Saturday, October 10, 2009

#24 - The Blair Witch Project

The Blair Witch Project (1999)
Written and Directed by: Daniel Myrick and Eduardo Sanchez.

Plot: Three young filmmakers (Heather Donahue, Joshua Leonard and Michael Williams) head out into the woods to shoot a documentary about the local urban legend of the Blair Witch. Weird things start happening and soon their fear and paranoia gets the better of them.

Review: This is less a traditional movie and more a film school exercise in less-is-more - how long can you keep the audience going without showing anything? And how much weird shit can we do without the audience getting wise? And, from what I’ve ascertained, they got people real good. I know a lot of people who despised this movie as they thought it was real and were offended when they found out it wasn’t.

I laugh at this.

Anyway, the movie is extremely interesting from a mechanical standpoint. Never during the movie do we see the thing which is terrorizing (and possibly killing) the characters. We never find out what it is. By the end of the movie we’re not even one hundred percent sure that there actually is anything. Sure, one of the people goes missing and the other two find a package with a weird little chunk of flesh in it (I still think it was an ear. Or a bellybutton). Sure they never showed up but, you know, I’m not totally convinced.

That level of ambiguity would normally be extremely irritating, but in this movie it works, very effectively. The point being that it isn’t really about that. It’s about a couple of people lost in the woods, flipping their shit.

That is the stuff that really gets to me. That little moment when it goes from “we’re having a good time. Yeah, so there are weird noises in the woods - it’s the woods, there are supposed to be weird noises” to “okay, seriously, this isn’t funny anymore”. And though the characters’ reactions are seemingly overdramatic, they are actually very realistic, at least in my experience.

The actors are convincingly scared shitless. They realize that they have no idea what the fuck they are doing and they have no way to get out of it. They break down. I generally find people freaking out at one another much more disturbing than any amount of gore or scary stuff, and some of the scenes in this movie make my stomach hurt.

Apparently, most of the film was unscripted and the actors didn’t know what was going to happen most of the time. This adds to the horrific realism of the film. Although, I do feel bad for the actors. Poor bastards.

Anyway, in another interesting note, this film supposedly broke the record for highest grossing independently produced film, the record formerly having been held by Halloween.

Also, though it was not the first film to use this gimmick, it can probably be credited with starting the recent trend of first-person horror flicks (i.e., Cloverfield, Diary of the Dead), although it took almost ten years for it to become the fad it is now. This is interesting to me.

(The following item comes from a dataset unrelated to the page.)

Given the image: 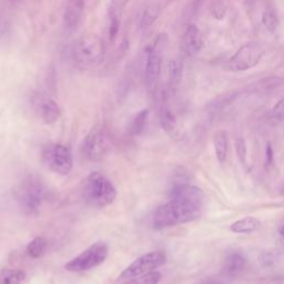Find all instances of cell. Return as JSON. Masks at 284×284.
Masks as SVG:
<instances>
[{"label":"cell","mask_w":284,"mask_h":284,"mask_svg":"<svg viewBox=\"0 0 284 284\" xmlns=\"http://www.w3.org/2000/svg\"><path fill=\"white\" fill-rule=\"evenodd\" d=\"M202 211V203L183 199H170L169 202L162 204L153 212L152 225L156 230H160L188 223L199 219Z\"/></svg>","instance_id":"cell-1"},{"label":"cell","mask_w":284,"mask_h":284,"mask_svg":"<svg viewBox=\"0 0 284 284\" xmlns=\"http://www.w3.org/2000/svg\"><path fill=\"white\" fill-rule=\"evenodd\" d=\"M83 195L90 206L103 208L115 201L117 190L112 182L102 173L93 172L86 179Z\"/></svg>","instance_id":"cell-2"},{"label":"cell","mask_w":284,"mask_h":284,"mask_svg":"<svg viewBox=\"0 0 284 284\" xmlns=\"http://www.w3.org/2000/svg\"><path fill=\"white\" fill-rule=\"evenodd\" d=\"M168 44L166 35H159L153 43L145 49L144 53V83L150 93H154L158 88L161 74L162 58Z\"/></svg>","instance_id":"cell-3"},{"label":"cell","mask_w":284,"mask_h":284,"mask_svg":"<svg viewBox=\"0 0 284 284\" xmlns=\"http://www.w3.org/2000/svg\"><path fill=\"white\" fill-rule=\"evenodd\" d=\"M106 48L103 41L98 36H82L74 43L72 47V57L77 64L87 68H95L104 60Z\"/></svg>","instance_id":"cell-4"},{"label":"cell","mask_w":284,"mask_h":284,"mask_svg":"<svg viewBox=\"0 0 284 284\" xmlns=\"http://www.w3.org/2000/svg\"><path fill=\"white\" fill-rule=\"evenodd\" d=\"M16 200L23 211L32 214L39 210L46 197V188L39 178L29 175L17 187Z\"/></svg>","instance_id":"cell-5"},{"label":"cell","mask_w":284,"mask_h":284,"mask_svg":"<svg viewBox=\"0 0 284 284\" xmlns=\"http://www.w3.org/2000/svg\"><path fill=\"white\" fill-rule=\"evenodd\" d=\"M109 248L104 242H95L76 258L66 263L65 269L69 272H85L98 266L106 261Z\"/></svg>","instance_id":"cell-6"},{"label":"cell","mask_w":284,"mask_h":284,"mask_svg":"<svg viewBox=\"0 0 284 284\" xmlns=\"http://www.w3.org/2000/svg\"><path fill=\"white\" fill-rule=\"evenodd\" d=\"M111 149V138L101 126L93 128L82 142V154L90 161L101 160Z\"/></svg>","instance_id":"cell-7"},{"label":"cell","mask_w":284,"mask_h":284,"mask_svg":"<svg viewBox=\"0 0 284 284\" xmlns=\"http://www.w3.org/2000/svg\"><path fill=\"white\" fill-rule=\"evenodd\" d=\"M43 161L48 169L61 175L70 173L73 166L71 150L61 143L48 144L43 151Z\"/></svg>","instance_id":"cell-8"},{"label":"cell","mask_w":284,"mask_h":284,"mask_svg":"<svg viewBox=\"0 0 284 284\" xmlns=\"http://www.w3.org/2000/svg\"><path fill=\"white\" fill-rule=\"evenodd\" d=\"M166 253L162 251H152L145 253L144 256L133 261L128 268L122 271L120 275L121 280H135L141 275L147 274L149 272L157 270L166 263Z\"/></svg>","instance_id":"cell-9"},{"label":"cell","mask_w":284,"mask_h":284,"mask_svg":"<svg viewBox=\"0 0 284 284\" xmlns=\"http://www.w3.org/2000/svg\"><path fill=\"white\" fill-rule=\"evenodd\" d=\"M264 49L261 45L250 43L243 45L229 60V69L233 72H240L254 68L261 61Z\"/></svg>","instance_id":"cell-10"},{"label":"cell","mask_w":284,"mask_h":284,"mask_svg":"<svg viewBox=\"0 0 284 284\" xmlns=\"http://www.w3.org/2000/svg\"><path fill=\"white\" fill-rule=\"evenodd\" d=\"M85 12V0H68L64 12V24L68 31H74Z\"/></svg>","instance_id":"cell-11"},{"label":"cell","mask_w":284,"mask_h":284,"mask_svg":"<svg viewBox=\"0 0 284 284\" xmlns=\"http://www.w3.org/2000/svg\"><path fill=\"white\" fill-rule=\"evenodd\" d=\"M130 0H110L109 7H108V20H109V38L111 41L116 39L118 35L121 17L126 9L127 5Z\"/></svg>","instance_id":"cell-12"},{"label":"cell","mask_w":284,"mask_h":284,"mask_svg":"<svg viewBox=\"0 0 284 284\" xmlns=\"http://www.w3.org/2000/svg\"><path fill=\"white\" fill-rule=\"evenodd\" d=\"M202 46L203 39L199 28L194 24H190L183 36V47H185L186 52L189 56L198 55L200 50L202 49Z\"/></svg>","instance_id":"cell-13"},{"label":"cell","mask_w":284,"mask_h":284,"mask_svg":"<svg viewBox=\"0 0 284 284\" xmlns=\"http://www.w3.org/2000/svg\"><path fill=\"white\" fill-rule=\"evenodd\" d=\"M246 266V260L240 252H232L225 258L223 264V274L228 278H236L243 272Z\"/></svg>","instance_id":"cell-14"},{"label":"cell","mask_w":284,"mask_h":284,"mask_svg":"<svg viewBox=\"0 0 284 284\" xmlns=\"http://www.w3.org/2000/svg\"><path fill=\"white\" fill-rule=\"evenodd\" d=\"M159 116H160V122L162 128H164V130L172 137L177 135V119H175L172 110H171L170 107L166 104V99L165 95H162L161 98Z\"/></svg>","instance_id":"cell-15"},{"label":"cell","mask_w":284,"mask_h":284,"mask_svg":"<svg viewBox=\"0 0 284 284\" xmlns=\"http://www.w3.org/2000/svg\"><path fill=\"white\" fill-rule=\"evenodd\" d=\"M261 222L254 216H245L243 219H240L236 221L235 223L231 224L230 230L235 233H239V235H249L257 231L260 229Z\"/></svg>","instance_id":"cell-16"},{"label":"cell","mask_w":284,"mask_h":284,"mask_svg":"<svg viewBox=\"0 0 284 284\" xmlns=\"http://www.w3.org/2000/svg\"><path fill=\"white\" fill-rule=\"evenodd\" d=\"M41 117L46 123L52 124L57 122L61 117L60 108L56 101L51 99H47L41 103Z\"/></svg>","instance_id":"cell-17"},{"label":"cell","mask_w":284,"mask_h":284,"mask_svg":"<svg viewBox=\"0 0 284 284\" xmlns=\"http://www.w3.org/2000/svg\"><path fill=\"white\" fill-rule=\"evenodd\" d=\"M213 145H214L215 156L220 164H223L228 154V136L225 131H216L213 136Z\"/></svg>","instance_id":"cell-18"},{"label":"cell","mask_w":284,"mask_h":284,"mask_svg":"<svg viewBox=\"0 0 284 284\" xmlns=\"http://www.w3.org/2000/svg\"><path fill=\"white\" fill-rule=\"evenodd\" d=\"M149 111L147 109H143L135 115V117L131 119L130 123H129L128 131L131 136H139L143 132L145 124H147Z\"/></svg>","instance_id":"cell-19"},{"label":"cell","mask_w":284,"mask_h":284,"mask_svg":"<svg viewBox=\"0 0 284 284\" xmlns=\"http://www.w3.org/2000/svg\"><path fill=\"white\" fill-rule=\"evenodd\" d=\"M26 274L18 269H3L0 271V284H23Z\"/></svg>","instance_id":"cell-20"},{"label":"cell","mask_w":284,"mask_h":284,"mask_svg":"<svg viewBox=\"0 0 284 284\" xmlns=\"http://www.w3.org/2000/svg\"><path fill=\"white\" fill-rule=\"evenodd\" d=\"M48 242L44 237H37L27 245V252L31 258L38 259L47 251Z\"/></svg>","instance_id":"cell-21"},{"label":"cell","mask_w":284,"mask_h":284,"mask_svg":"<svg viewBox=\"0 0 284 284\" xmlns=\"http://www.w3.org/2000/svg\"><path fill=\"white\" fill-rule=\"evenodd\" d=\"M183 65L180 59H172L169 62V83L171 89H174L181 81Z\"/></svg>","instance_id":"cell-22"},{"label":"cell","mask_w":284,"mask_h":284,"mask_svg":"<svg viewBox=\"0 0 284 284\" xmlns=\"http://www.w3.org/2000/svg\"><path fill=\"white\" fill-rule=\"evenodd\" d=\"M159 15H160V7L157 5L149 6L147 9L143 11V15L141 17L140 27L142 29H147L150 26H152L153 23L158 19Z\"/></svg>","instance_id":"cell-23"},{"label":"cell","mask_w":284,"mask_h":284,"mask_svg":"<svg viewBox=\"0 0 284 284\" xmlns=\"http://www.w3.org/2000/svg\"><path fill=\"white\" fill-rule=\"evenodd\" d=\"M262 24L268 30L274 31L279 26V19L273 9H266L262 14Z\"/></svg>","instance_id":"cell-24"},{"label":"cell","mask_w":284,"mask_h":284,"mask_svg":"<svg viewBox=\"0 0 284 284\" xmlns=\"http://www.w3.org/2000/svg\"><path fill=\"white\" fill-rule=\"evenodd\" d=\"M161 280V274L157 271H152L147 274L141 275L130 284H158Z\"/></svg>","instance_id":"cell-25"},{"label":"cell","mask_w":284,"mask_h":284,"mask_svg":"<svg viewBox=\"0 0 284 284\" xmlns=\"http://www.w3.org/2000/svg\"><path fill=\"white\" fill-rule=\"evenodd\" d=\"M235 147H236V151L237 157H239L240 160L243 162H245V159H246V143L243 138H237L236 142H235Z\"/></svg>","instance_id":"cell-26"},{"label":"cell","mask_w":284,"mask_h":284,"mask_svg":"<svg viewBox=\"0 0 284 284\" xmlns=\"http://www.w3.org/2000/svg\"><path fill=\"white\" fill-rule=\"evenodd\" d=\"M278 253L277 252H264L260 256V262L261 264L264 266V268H268V266L273 265L275 261H277Z\"/></svg>","instance_id":"cell-27"},{"label":"cell","mask_w":284,"mask_h":284,"mask_svg":"<svg viewBox=\"0 0 284 284\" xmlns=\"http://www.w3.org/2000/svg\"><path fill=\"white\" fill-rule=\"evenodd\" d=\"M271 116L275 120L281 121L284 119V98L279 100L278 103L273 107L272 111H271Z\"/></svg>","instance_id":"cell-28"},{"label":"cell","mask_w":284,"mask_h":284,"mask_svg":"<svg viewBox=\"0 0 284 284\" xmlns=\"http://www.w3.org/2000/svg\"><path fill=\"white\" fill-rule=\"evenodd\" d=\"M273 162V150L271 144L269 143L268 147H266V164L268 165H272Z\"/></svg>","instance_id":"cell-29"},{"label":"cell","mask_w":284,"mask_h":284,"mask_svg":"<svg viewBox=\"0 0 284 284\" xmlns=\"http://www.w3.org/2000/svg\"><path fill=\"white\" fill-rule=\"evenodd\" d=\"M279 237H280V240H281L282 244L284 245V224L281 225V227L279 228Z\"/></svg>","instance_id":"cell-30"}]
</instances>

So yeah, even though this is not the most amazing film ever, it makes a lot of what would be shortcomings work for it, and cleverly utilizes its limited resources (whatever the shit that means. I hate multisyllabic words. Don’t you think it’s funny that the word ‘monosyllabic’ has many syllables? I just thought of that), and it’s a very good exercise.

I swear to God it feels like a film school project though. It’s funny.

Favourite Part: I dunno, all the best parts are vaguely nauseating. The part where the tent gets shaken is pretty freaky. I gather that the people had no idea that was going to happen. It always scares Mr. Green, too, which is funny.

Other versions: None.

Sequels: Book of Shadows: Blair Witch 2. Had one or two interesting ideas going on, but it’s really just a total waste of time.